• SELECTED TEXT:
Anonymous Coward says:

Google Fiber would dominate the broadband market in America with this attitude. I’m not saying whether that is good or bad but their approach to business, high speed, and far better understanding of what people actually want would put them light years ahead of any competition if they would only reach more places.

Violynne (profile) says:

So, what’s Comcast and Verizon’s excuse?
Haven’t you been paying attention?

Their response is always, “We can’t upgrade anything but our fees. What are you going to do about it? Go somewhere else? We’ll laugh now.”

Personally, Google is going to make this situation much worse when their fiber rolls out even further. Imagine, you get free (or low cost) and faster connection to the internet, and the only thing slowing you down is the fucking amount of ads it’ll push on the service.

I’d rather pay Comcast for a slower connection than use a service with the abusive and intrusive nature of Google ads.

PaulT (profile) says:

Re: Re:

Do what you want – the beauty of true competition is that you don’t personally have to do anything to get better service in the long run. If competition existing, you will reap the benefits. Microsoft were forced to finally update its dangerous, buggy, primitive IE6 due to competition from Firefox even if you stubbornly kept to what came installed with XP. Lack of competition is what kept Microsoft from offering its customers better software, just as it’s convinced Comcast to add caps instead of capacity.

I do love paranoid ramblings about fantasy scenarios regarding Google ads, though. I don’t suppose you have any actual evidence that free users of Google’s service are experiencing a massive increase in ads, let alone evidence that any of them are experiencing speed problems as a result?

Aaron (profile) says:

Re: Re: Re:

“- the beauty of true competition is that you don’t personally have to do anything to get better service in the long run. If competition existing, you will reap the benefits”

Which is exactly what happened in February I believe when TMobile (?) started rolling out some competitive data plans. In turn, at&t increased my mothers 1 gig mobile share plan to 2g for an additional $5 then another 2g for FREE in March, or April for a total of 4g for $5. Twice the dataz, where beforehand going from 1g tier to 2g tier was a $10-20 difference. Easy to guess why they didn’t do it before. No? Because they COULD, they just didn’t WANT to. So, because of competition my mothers data limit was increased to 4x the original for $5. Which when you think about it is funny because carriers tout mobile bandwidth as the nectar of the gods in low supply that shouldn’t be given away willy nilly without milking all that money from that argument. But yes, when competition is there, so are the benefits. Which is why when her contract ends (she didn’t know any better? man) she’ll be switching to ST for the same amount of data and %50 better reception for almost a 1/3 of the price. Competition is the tits.

• INFORMATION SUPPLIED:
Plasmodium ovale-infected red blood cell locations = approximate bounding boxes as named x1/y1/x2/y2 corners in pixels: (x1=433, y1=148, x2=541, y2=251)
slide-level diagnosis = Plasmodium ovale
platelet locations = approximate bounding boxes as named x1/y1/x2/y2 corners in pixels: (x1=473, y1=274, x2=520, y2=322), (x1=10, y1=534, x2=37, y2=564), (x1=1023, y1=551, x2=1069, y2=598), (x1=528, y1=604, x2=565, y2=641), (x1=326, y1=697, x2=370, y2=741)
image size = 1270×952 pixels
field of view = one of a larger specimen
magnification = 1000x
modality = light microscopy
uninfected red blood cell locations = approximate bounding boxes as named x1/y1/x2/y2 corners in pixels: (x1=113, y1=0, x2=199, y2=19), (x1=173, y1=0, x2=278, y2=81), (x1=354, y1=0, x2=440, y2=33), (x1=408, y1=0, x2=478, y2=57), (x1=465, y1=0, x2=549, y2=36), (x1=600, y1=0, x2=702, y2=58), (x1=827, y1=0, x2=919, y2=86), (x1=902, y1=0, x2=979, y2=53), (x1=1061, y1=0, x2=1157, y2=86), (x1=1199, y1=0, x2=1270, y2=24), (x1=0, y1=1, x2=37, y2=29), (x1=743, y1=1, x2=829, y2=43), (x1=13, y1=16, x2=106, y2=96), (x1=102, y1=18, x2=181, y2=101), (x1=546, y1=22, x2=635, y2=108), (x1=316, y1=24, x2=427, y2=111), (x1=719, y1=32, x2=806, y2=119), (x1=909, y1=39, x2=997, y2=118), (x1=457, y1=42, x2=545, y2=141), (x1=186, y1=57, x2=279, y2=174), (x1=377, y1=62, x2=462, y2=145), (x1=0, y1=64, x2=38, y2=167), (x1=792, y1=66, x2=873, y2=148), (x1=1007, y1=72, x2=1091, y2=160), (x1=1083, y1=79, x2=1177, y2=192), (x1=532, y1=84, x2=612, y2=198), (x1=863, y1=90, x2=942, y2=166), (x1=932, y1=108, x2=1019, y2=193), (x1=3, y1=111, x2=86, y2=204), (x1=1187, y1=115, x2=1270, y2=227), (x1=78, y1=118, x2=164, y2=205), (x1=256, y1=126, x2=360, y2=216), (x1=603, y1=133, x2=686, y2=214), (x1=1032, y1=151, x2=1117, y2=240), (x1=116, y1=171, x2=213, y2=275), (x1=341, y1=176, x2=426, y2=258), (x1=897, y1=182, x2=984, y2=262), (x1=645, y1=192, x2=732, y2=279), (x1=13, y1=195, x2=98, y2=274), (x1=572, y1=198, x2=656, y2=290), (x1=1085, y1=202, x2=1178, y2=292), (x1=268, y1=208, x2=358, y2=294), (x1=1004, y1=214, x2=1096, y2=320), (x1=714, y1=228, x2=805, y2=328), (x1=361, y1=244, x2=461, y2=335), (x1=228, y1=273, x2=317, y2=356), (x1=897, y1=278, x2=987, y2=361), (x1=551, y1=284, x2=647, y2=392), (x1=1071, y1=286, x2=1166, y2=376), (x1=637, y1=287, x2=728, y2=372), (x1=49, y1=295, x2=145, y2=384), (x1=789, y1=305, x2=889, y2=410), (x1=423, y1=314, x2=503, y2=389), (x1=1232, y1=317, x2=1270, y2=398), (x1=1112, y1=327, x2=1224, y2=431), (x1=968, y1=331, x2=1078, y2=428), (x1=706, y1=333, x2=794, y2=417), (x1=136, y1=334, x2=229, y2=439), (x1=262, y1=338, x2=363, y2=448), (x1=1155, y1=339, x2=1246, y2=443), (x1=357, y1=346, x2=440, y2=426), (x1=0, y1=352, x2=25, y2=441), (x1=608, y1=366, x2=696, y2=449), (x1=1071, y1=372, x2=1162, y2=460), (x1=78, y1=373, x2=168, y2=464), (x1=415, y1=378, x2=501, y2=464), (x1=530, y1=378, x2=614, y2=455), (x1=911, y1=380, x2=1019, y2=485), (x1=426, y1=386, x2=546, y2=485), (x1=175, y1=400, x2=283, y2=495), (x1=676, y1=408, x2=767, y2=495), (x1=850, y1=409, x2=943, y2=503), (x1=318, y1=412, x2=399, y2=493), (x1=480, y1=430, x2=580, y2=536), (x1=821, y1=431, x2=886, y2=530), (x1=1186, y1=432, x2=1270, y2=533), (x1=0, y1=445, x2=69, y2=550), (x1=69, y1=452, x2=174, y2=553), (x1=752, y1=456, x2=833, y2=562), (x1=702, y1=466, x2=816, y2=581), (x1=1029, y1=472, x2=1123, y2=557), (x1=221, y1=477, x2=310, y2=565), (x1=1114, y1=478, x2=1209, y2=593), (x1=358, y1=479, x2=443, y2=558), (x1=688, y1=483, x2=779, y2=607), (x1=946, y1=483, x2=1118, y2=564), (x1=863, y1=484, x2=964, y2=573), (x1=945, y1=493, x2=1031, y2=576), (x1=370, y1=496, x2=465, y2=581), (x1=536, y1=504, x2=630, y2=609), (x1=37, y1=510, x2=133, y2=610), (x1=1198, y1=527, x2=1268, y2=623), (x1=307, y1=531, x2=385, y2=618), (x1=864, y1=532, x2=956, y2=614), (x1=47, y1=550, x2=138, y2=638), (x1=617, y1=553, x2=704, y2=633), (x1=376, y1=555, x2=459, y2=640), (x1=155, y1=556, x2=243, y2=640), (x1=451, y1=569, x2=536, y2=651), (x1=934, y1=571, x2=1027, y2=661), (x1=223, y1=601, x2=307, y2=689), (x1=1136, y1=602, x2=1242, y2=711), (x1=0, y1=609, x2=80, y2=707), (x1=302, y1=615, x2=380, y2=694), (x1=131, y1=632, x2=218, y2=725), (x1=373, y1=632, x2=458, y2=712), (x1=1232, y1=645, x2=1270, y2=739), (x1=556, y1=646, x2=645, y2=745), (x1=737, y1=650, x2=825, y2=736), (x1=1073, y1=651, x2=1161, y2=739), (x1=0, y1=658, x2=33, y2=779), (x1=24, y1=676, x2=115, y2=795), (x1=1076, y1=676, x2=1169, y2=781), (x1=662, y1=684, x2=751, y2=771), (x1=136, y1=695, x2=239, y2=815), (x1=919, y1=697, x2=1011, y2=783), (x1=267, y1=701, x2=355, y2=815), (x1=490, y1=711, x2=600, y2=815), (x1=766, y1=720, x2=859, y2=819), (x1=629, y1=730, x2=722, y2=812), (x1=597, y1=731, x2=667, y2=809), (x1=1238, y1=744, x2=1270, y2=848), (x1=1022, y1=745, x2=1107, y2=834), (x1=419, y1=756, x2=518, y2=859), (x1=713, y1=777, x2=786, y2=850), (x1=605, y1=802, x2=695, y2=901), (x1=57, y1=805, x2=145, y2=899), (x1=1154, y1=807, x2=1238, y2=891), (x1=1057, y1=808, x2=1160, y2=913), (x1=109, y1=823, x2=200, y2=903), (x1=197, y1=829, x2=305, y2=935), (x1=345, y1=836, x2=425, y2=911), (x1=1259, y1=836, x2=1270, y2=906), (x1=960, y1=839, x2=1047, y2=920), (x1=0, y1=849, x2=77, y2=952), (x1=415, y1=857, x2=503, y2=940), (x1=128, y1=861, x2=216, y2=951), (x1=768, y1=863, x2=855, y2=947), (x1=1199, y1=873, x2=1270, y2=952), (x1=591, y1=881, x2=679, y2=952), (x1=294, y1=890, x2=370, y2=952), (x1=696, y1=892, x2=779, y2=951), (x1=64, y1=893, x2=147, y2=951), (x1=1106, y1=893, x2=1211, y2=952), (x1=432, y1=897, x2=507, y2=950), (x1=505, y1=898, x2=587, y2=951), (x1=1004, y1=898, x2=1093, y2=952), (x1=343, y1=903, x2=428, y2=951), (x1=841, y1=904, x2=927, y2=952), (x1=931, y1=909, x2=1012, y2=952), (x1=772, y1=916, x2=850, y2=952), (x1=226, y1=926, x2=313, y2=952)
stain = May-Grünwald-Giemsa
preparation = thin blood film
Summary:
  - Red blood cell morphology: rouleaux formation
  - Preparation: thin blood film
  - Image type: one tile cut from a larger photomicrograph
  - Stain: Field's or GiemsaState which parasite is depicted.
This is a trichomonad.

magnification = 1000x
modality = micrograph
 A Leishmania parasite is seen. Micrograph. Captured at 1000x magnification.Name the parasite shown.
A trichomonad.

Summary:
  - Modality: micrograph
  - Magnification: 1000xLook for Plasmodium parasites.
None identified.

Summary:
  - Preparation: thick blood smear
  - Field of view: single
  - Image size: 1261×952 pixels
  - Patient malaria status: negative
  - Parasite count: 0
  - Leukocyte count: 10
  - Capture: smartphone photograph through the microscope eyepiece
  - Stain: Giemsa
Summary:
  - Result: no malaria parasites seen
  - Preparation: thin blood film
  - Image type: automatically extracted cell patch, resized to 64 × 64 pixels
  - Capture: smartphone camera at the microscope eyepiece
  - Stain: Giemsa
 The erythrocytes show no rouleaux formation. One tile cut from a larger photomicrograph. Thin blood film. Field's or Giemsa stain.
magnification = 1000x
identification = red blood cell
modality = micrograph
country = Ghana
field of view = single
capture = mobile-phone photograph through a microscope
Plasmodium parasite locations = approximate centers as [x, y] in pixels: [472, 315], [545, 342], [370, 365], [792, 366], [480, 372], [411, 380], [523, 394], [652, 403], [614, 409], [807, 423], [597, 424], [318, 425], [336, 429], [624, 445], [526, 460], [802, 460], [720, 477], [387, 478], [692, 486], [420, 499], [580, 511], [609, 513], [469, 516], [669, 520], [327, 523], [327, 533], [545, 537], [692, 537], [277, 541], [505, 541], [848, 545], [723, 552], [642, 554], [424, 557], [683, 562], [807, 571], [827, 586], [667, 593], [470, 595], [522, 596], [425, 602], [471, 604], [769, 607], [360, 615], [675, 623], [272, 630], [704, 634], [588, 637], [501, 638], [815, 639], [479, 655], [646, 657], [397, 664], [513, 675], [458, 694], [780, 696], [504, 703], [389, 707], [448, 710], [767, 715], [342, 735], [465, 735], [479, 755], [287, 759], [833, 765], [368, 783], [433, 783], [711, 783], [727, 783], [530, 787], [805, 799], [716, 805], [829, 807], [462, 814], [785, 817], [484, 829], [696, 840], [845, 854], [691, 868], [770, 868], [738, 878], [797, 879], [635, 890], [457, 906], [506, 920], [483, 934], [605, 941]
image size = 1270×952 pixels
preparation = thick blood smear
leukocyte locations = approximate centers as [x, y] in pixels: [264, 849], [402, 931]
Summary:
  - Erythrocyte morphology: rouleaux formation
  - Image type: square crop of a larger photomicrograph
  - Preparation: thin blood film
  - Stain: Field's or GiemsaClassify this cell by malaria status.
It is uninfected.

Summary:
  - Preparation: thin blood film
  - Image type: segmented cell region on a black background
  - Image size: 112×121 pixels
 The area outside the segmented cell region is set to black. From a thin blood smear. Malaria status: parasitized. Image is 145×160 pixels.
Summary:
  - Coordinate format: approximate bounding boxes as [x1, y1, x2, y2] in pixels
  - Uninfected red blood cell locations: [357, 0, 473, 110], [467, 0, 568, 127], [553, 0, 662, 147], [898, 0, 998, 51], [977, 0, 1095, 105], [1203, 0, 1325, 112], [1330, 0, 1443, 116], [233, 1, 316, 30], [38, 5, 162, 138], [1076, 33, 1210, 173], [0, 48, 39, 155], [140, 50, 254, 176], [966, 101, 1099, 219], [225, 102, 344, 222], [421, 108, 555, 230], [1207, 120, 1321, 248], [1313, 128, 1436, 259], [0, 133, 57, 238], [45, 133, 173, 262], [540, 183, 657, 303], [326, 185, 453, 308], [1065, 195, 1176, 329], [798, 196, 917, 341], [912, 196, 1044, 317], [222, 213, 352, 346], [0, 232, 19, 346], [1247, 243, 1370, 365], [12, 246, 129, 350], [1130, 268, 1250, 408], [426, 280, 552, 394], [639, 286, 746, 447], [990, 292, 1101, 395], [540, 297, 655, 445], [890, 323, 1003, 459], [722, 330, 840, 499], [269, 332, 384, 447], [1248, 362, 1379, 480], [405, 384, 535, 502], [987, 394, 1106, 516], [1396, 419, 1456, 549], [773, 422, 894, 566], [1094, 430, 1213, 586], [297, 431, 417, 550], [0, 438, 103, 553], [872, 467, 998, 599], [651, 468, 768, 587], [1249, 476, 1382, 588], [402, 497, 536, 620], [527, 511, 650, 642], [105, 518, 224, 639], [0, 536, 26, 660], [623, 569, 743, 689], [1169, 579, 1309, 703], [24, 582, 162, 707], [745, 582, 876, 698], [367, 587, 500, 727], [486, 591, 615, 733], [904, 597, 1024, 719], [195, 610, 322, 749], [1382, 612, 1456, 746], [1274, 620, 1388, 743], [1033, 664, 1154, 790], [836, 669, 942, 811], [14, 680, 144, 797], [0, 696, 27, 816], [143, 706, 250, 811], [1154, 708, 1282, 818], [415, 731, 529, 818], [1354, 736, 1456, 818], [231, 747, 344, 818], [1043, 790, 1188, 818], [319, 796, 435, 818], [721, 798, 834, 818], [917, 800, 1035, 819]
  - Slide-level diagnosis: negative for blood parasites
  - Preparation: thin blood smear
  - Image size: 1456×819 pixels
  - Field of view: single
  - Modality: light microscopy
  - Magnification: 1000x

• TASK TO CARRY OUT:
Rewrite the passage of the broadband comment thread between "Google Fiber would" and "on the service.", inclusive, using "Charter" in place of "Comcast".

• ANSWER TO THE EXERCISE:
Google Fiber would dominate the broadband market in America with this attitude. I’m not saying whether that is good or bad but their approach to business, high speed, and far better understanding of what people actually want would put them light years ahead of any competition if they would only reach more places.

Violynne (profile) says:

So, what’s Charter and Verizon’s excuse?
Haven’t you been paying attention?

Their response is always, “We can’t upgrade anything but our fees. What are you going to do about it? Go somewhere else? We’ll laugh now.”

Personally, Google is going to make this situation much worse when their fiber rolls out even further. Imagine, you get free (or low cost) and faster connection to the internet, and the only thing slowing you down is the fucking amount of ads it’ll push on the service.